DOES VOLTAIR DISTORT NIELSEN
AUDIO PPM DATA?
I received an anonymous
comment to yesterday’s post about the WBUR/WGBH NPR News battle in Boston. The
writer had two questions:
What's "Boston Today"? Were you referring to
RadioBoston?
You are correct. It should have read “Radio Boston.” Thanks for pointing out
the typo.
Also, any analysis based on ratings in any PPM market has to
be suspended indefinitely until the whole Voltair mess shakes out. Until then
you don't know who's using Voltair to boost their numbers and who isn't, so [how
can] you compare anyone using Nielsen numbers?
Let’s fact check your
assertion.
WHAT IS A VOLTAIR?
A Voltair is a blackbox
device that enhances the robustness of the Nielsen Audio digital watermark. The
readability of a digital watermark is the way PPM works.
THE VOLTAIR AT WORK • COURTESY OF THE TELOS ALLIANCE |
Voltair boxes are the product
of The Telos Exchange [LINK] a television and radio technology company based in
Cleveland. The folks at Telos figured
out Nielsen’s proprietary algorithms for the watermark each station embeds in
it’s signal to be measured in the PPM ratings.
A Voltair is like Your Watermark on Steroids. Telos sells the device as a ratings booster.
THE CASE FOR SAYING VOLTAIR SKEWS PPM DATA
The writer of the anonymous comment
clearly believes that stations that use a Voltair to goose their watermarks are
making Nielson Audio PPM data unreliable.

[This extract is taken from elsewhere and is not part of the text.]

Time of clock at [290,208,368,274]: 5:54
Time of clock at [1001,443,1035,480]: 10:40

The Voltair debuted in April
at the NAB Show, so there is not much research quantifying it’s impact. The
hype is It Really, Really Works –
more aspirational than a track record.
The Voltair discussion brings
up lingering doubts about the reliability Nielsen Audio's PPM
system. PPM was cooked up at Arbitron and was bought by Nielsen. Some observers say Nielsen should not
have kept the PPM system proprietary to make it harder to bootleg.
THE CASE AGAINST SAYING VOLTAIR SKEWS PPM DATA
First, Voltair does skew PPM
results but the real question is how much.

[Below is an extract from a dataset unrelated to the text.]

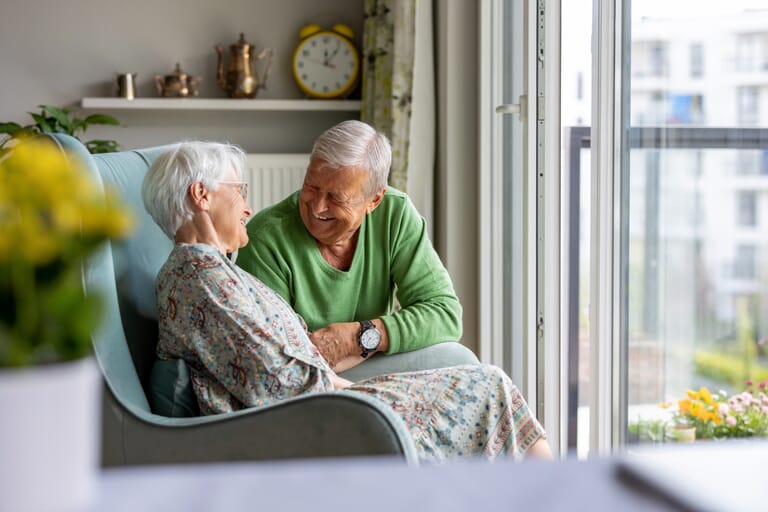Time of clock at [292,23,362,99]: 12:06
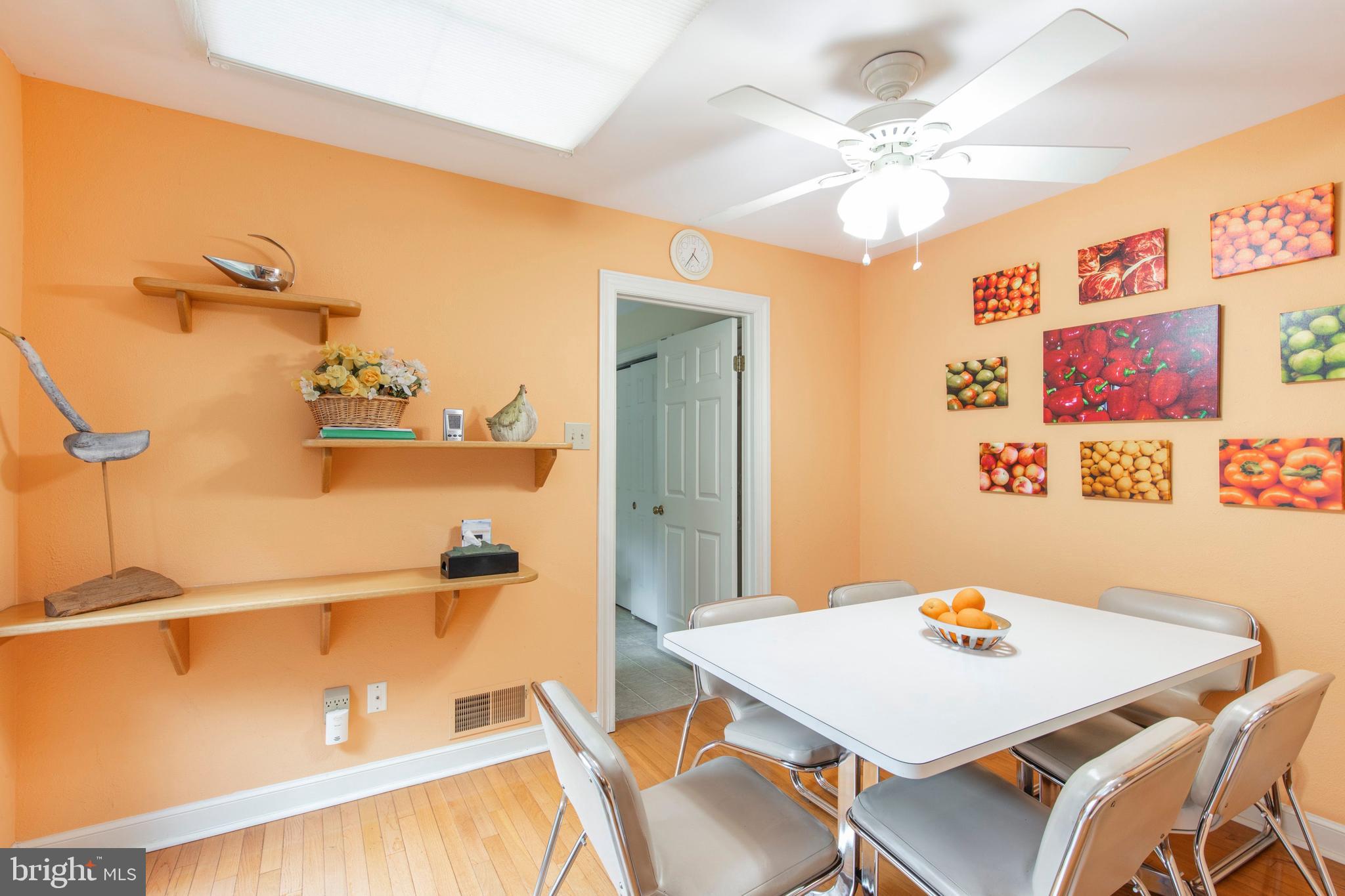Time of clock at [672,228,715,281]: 4:36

We don’t know the answer yet.
Over the years a number of devices have claimed they boosted ratings. I’ve used a lot
of them, particularly loudness enhancers. They seemed to work, a little. But
at the end of the day, it is the programming that really determines
listenership.
I’ve found over the years that folks who complain about the ratings tend to
work at stations that aren’t doing well in the ratings. I think saying Voltair makes PPM data
unreliable is killing the messenger who has a message you’d rather not hear.

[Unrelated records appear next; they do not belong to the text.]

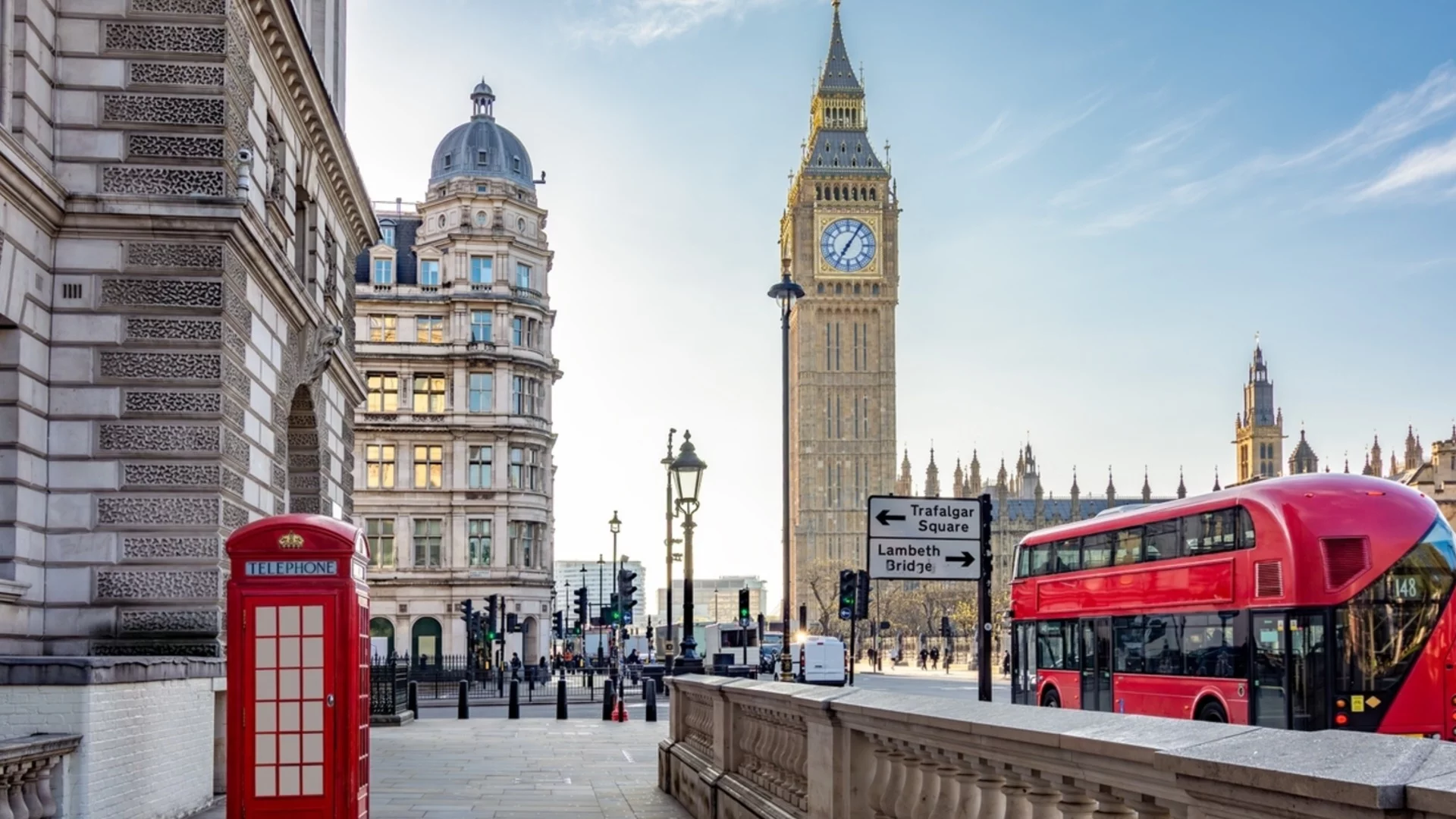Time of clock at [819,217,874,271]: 7:05
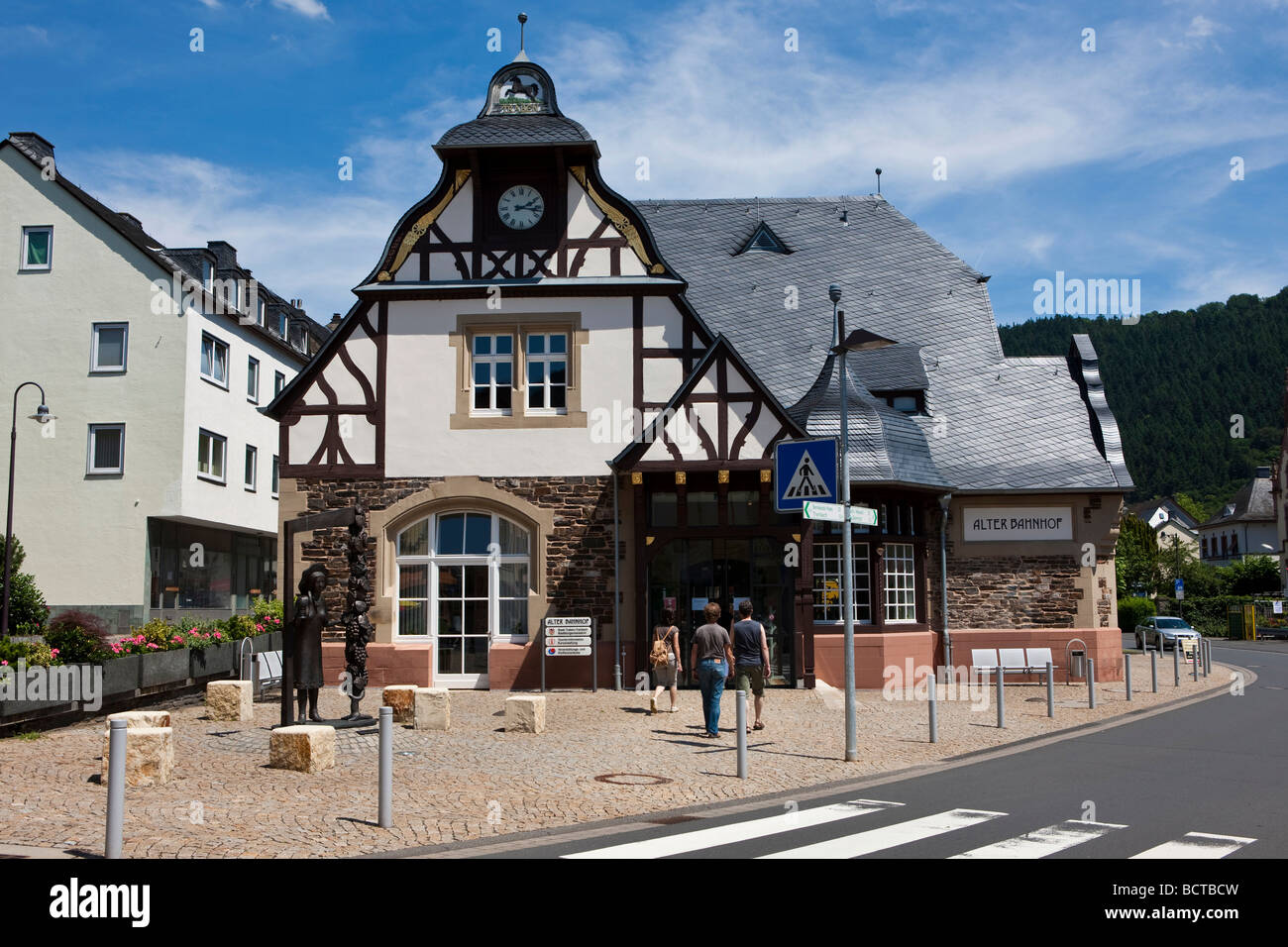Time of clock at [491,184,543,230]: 2:16
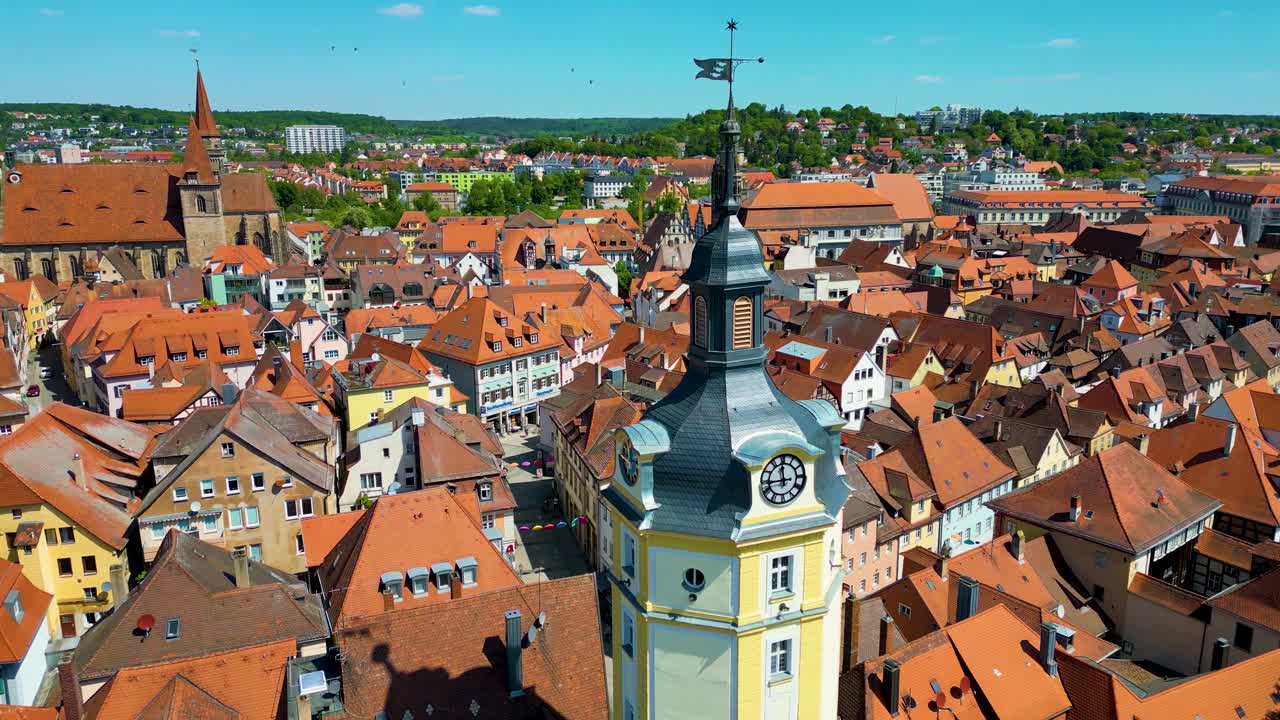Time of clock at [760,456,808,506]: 11:44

Hi Ken, same commenter here. Thanks for the clarification on the Boston Today bit...sorry to be a nitpicker, though. :)
ReplyDeleteSecond, I can't reveal myself on this. But I have direct access to Nielsen reports for our station's market, and they clearly show a HUGE boost beginning at the same time I happen to know a Voltair was added to the station in question (all on the QT and hush-hush, but I know the dates close enough to show correlation). This is on more than one station, both public and commercial radio. In one case, the boost is roughly 50%. Some hours are seeing a 400% increase, some more like 0 to 10%. But several hours across the week are seeing 50-60% increase in AQH and, and 20-30% increases in cume.
I'm told that this is not atypical for Voltair installation. However, for some customers of Voltair, the increase is nowhere near that dramatic. It entirely depends on the individual station's situation.
However, that merely reinforces the problem that Nielsen PPM numbers are not reliable.